Spudz76 commented 3 years ago

Those are all some super-oddball and untested versions of libs.

Build the versions of deps that are included, using the provided ./scripts/build_deps.sh which should result in:

 * LIBS         libuv/1.41.0 OpenSSL/1.1.1j hwloc/2.4.1

And we can debug from there. Unknown lib versions can't be a basis for any science about the problem. I would currently suspect mostly libuv being too old, or not old enough (since 1.8.x or 1.18.x are on ones that switch okay, but the broken ones are both 1.34.x which could be a buggy notch).

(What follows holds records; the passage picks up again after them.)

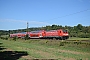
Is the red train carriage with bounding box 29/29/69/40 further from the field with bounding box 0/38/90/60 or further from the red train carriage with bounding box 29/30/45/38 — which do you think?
the field with bounding box 0/38/90/60

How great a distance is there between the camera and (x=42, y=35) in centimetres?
5906

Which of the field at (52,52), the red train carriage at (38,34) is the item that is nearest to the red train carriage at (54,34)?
the red train carriage at (38,34)

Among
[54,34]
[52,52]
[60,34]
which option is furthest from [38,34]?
[52,52]

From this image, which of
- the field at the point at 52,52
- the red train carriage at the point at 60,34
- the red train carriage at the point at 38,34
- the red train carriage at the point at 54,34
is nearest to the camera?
the field at the point at 52,52

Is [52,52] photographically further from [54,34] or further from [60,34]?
[54,34]

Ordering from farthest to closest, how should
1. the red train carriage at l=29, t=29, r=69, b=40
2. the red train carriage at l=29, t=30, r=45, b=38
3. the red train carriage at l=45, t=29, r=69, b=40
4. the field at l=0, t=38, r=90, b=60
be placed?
the red train carriage at l=29, t=30, r=45, b=38 < the red train carriage at l=29, t=29, r=69, b=40 < the red train carriage at l=45, t=29, r=69, b=40 < the field at l=0, t=38, r=90, b=60

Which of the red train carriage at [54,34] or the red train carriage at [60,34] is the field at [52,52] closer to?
the red train carriage at [60,34]

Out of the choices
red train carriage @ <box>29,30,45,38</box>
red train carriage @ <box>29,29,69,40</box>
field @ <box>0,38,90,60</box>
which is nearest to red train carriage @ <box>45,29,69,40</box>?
red train carriage @ <box>29,29,69,40</box>

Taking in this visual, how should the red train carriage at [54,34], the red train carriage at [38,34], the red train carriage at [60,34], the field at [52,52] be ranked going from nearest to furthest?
the field at [52,52] → the red train carriage at [60,34] → the red train carriage at [54,34] → the red train carriage at [38,34]

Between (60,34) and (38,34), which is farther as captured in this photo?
(38,34)

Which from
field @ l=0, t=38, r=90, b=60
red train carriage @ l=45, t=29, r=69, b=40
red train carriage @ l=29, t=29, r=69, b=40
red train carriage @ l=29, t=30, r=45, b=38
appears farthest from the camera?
red train carriage @ l=29, t=30, r=45, b=38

Koesters commented 3 years ago

Now it runs stable on both since days. One gave me still trouble until a hwloc and libhwloc-dev (apt) update, deletion of all cmake files and a recompile.

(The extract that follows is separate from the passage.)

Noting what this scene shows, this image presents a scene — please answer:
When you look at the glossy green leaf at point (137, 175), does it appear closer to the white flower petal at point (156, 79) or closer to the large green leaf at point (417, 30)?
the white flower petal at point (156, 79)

Spudz76 commented 3 years ago

Strange the proxy is using ancient OpenSSL while the miners are using more current ones.

Koesters commented 3 years ago

Strange the proxy is using ancient OpenSSL while the miners are using more current ones.

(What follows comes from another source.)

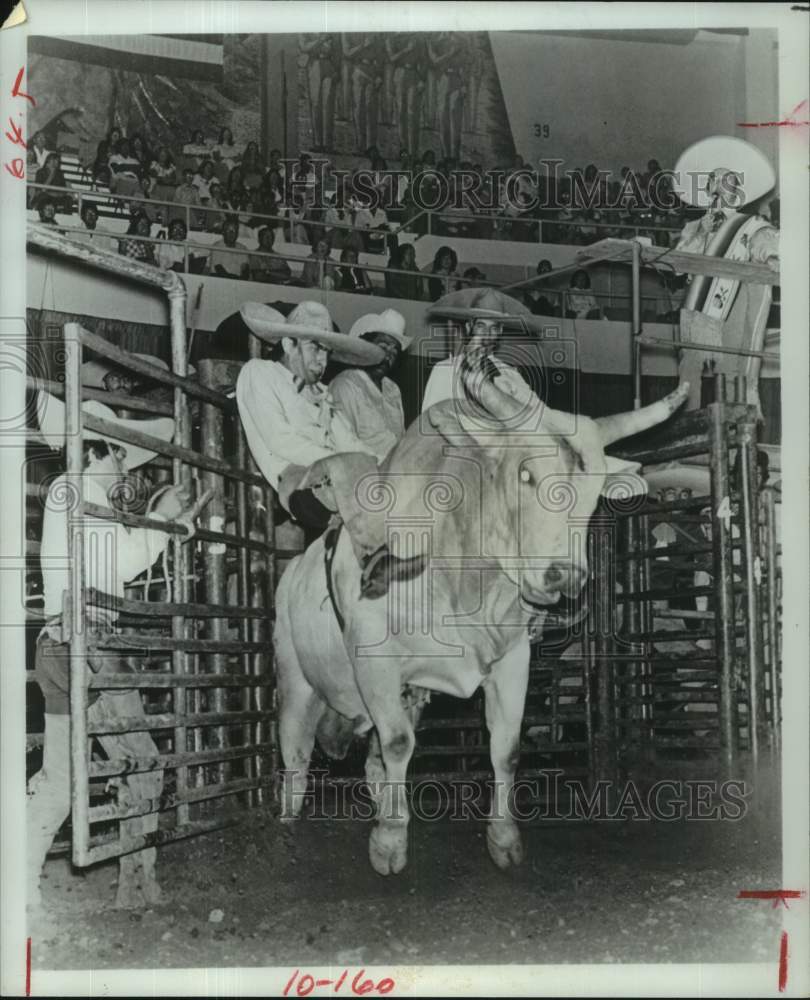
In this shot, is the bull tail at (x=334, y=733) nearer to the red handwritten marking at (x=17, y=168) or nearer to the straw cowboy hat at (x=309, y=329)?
Answer: the straw cowboy hat at (x=309, y=329)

The XU4 is a 5 years old 32 bit system with specially made Linux. As such the depos are outdated. At best I think I could update to 18.04. https://wiki.odroid.com/odroid-xu4/os_images/linux/ubuntu_4.14/ubuntu_4.14

I have more such dead hardware. Nvidia Jetson TK1 which essentially stops at 14.04. But they can at least do smaller tasks.

The next would be the Rock64 with a special Ubuntu as well.

The most modern with 20.04 etc are the NanoPc-T4 and the N2+.

Spudz76 commented 3 years ago

Interesting collection... I have a box full of various old stuff but mostly MIPS32 router/SBC things which are even less useful, even if given fresher software builds but 32-bit is very abandoned now. At least the proxy works at all! :)

Koesters commented 3 years ago

Interesting collection... I have a box full of various old stuff but mostly MIPS32 router/SBC things which are even less useful, even if given fresher software builds but 32-bit is very abandoned now. At least the proxy works at all! :)

It also ran an AIS multiplexer and AIS decoder for years in a room with high temperature variations due to the necessity to be relatively close to the antennas, as it also has various non SDR, real AIS receivers attached.